Sitting in a padded arthritis support chair at her home, Danby said the main lesson in her arrest was "don't grow in your own back yard".

Danby started growing cannabis with seeds she had collected from "tinnies" and used her garage, which she claims was already in use for her perennial Hosta plants.

"It wasn't difficult ... because I had a lot of plant knowledge. What was new for me was growing indoors," Danby said.

"But I was several months ahead with my Hostas when I started (growing cannabis), so it was whatever I had learned with them I could just transfer over to the cannabis."

By the time police raided Danby's home she had ceased the indoor operation in favour of growing in her back garden, a decision motivated more by fears her crop would be stolen than the possibility of arrest.

"It was nerve-racking growing it down there (in the shed) because every time a car pulls up at night you're worried about whether people have worked out that you've got it there," Danby said.

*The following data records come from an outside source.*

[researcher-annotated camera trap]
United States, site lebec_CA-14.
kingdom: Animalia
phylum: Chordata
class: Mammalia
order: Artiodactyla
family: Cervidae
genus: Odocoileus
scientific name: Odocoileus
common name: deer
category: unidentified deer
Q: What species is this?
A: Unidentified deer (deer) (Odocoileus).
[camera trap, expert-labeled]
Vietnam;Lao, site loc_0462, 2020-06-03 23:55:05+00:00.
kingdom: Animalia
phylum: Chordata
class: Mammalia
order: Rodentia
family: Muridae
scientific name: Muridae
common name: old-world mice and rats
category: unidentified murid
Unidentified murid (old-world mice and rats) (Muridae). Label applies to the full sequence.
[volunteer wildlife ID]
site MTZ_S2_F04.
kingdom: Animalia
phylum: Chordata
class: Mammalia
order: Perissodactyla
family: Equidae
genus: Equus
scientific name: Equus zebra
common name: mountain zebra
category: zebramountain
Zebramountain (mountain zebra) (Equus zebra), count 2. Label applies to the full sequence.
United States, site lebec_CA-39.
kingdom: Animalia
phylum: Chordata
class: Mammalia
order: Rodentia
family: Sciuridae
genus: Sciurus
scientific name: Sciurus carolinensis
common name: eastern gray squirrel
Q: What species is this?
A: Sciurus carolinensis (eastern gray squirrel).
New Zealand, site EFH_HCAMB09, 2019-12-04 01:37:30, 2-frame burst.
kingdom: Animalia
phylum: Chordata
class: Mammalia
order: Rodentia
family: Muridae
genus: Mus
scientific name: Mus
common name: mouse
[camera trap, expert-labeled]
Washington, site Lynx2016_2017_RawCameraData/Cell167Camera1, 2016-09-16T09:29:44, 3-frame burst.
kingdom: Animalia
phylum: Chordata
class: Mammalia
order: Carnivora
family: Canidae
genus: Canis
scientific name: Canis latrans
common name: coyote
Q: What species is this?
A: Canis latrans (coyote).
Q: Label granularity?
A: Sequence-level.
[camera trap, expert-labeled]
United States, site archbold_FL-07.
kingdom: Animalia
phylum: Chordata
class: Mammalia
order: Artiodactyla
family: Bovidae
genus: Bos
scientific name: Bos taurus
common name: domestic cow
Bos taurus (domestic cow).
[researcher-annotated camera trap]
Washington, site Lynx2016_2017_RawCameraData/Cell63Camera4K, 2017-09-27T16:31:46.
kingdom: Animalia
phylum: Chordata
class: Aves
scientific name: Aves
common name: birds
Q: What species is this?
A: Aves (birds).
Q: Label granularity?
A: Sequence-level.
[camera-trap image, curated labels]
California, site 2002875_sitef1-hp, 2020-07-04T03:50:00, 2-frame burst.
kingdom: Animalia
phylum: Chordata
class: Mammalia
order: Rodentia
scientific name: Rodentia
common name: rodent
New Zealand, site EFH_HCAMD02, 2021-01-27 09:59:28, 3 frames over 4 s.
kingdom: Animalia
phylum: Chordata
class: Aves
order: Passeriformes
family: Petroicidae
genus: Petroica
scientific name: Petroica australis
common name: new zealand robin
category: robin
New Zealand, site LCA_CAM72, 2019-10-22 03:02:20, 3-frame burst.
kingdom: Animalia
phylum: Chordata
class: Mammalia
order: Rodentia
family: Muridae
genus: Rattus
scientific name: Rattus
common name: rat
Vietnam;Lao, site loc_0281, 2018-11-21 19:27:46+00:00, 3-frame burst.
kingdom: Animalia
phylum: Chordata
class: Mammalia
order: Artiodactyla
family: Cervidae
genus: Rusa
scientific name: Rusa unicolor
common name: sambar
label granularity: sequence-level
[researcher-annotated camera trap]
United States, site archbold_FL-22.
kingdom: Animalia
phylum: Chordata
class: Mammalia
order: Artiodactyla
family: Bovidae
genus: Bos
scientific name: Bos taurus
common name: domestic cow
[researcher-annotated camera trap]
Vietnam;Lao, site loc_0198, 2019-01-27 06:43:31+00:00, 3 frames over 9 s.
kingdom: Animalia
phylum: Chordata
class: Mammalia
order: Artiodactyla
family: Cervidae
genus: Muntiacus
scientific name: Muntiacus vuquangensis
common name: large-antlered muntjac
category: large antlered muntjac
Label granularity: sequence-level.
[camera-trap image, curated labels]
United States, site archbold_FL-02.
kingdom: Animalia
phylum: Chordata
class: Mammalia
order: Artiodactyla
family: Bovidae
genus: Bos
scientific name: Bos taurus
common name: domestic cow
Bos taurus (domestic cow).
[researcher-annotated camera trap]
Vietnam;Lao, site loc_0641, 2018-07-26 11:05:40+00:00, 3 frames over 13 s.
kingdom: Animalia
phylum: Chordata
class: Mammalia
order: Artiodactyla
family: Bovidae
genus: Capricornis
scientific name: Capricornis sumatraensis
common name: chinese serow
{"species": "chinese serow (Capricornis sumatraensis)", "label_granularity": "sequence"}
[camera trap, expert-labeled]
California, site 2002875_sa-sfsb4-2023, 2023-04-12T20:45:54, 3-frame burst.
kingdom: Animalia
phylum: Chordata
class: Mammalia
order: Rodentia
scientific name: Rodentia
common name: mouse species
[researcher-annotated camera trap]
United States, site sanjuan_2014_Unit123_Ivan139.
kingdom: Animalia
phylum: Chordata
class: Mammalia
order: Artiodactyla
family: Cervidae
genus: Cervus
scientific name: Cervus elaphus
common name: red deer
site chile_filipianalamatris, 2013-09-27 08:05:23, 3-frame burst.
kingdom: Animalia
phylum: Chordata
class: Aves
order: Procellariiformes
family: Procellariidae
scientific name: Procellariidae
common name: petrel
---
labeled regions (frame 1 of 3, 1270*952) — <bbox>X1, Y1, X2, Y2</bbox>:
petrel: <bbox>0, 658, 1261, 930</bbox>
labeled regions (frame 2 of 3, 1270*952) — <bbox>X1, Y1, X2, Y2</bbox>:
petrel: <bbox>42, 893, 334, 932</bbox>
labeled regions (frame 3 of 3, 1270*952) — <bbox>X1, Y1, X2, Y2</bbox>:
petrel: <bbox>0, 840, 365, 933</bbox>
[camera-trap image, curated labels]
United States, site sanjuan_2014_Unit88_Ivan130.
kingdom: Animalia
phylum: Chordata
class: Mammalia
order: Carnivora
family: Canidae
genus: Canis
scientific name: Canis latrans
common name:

"You know there are a lot of people in the district that would just steal it."

Despite her conviction, Danby believes most people consider laws banning cannabis are "a waste of time".

She says the drug needs to be regulated, not prohibited.

She firmly believes cannabis should also be available for medicinal purposes.

A Ministry of Health spokesman earlier this week said the ministry does "not support the smoking of any part of the cannabis plant for medical purposes".

The Ministry does however support Sativex, a mouth spray containing cannabis, and since gaining approval last year the ministry has allowed five applicants to use it.

McKinney was also sentenced at Tauranga District Court on Friday to one year's home detention and 300 hours community work on the same charges Danby faced. A suitable home detention address however couldn't be found, so his sentencing will be concluded next month.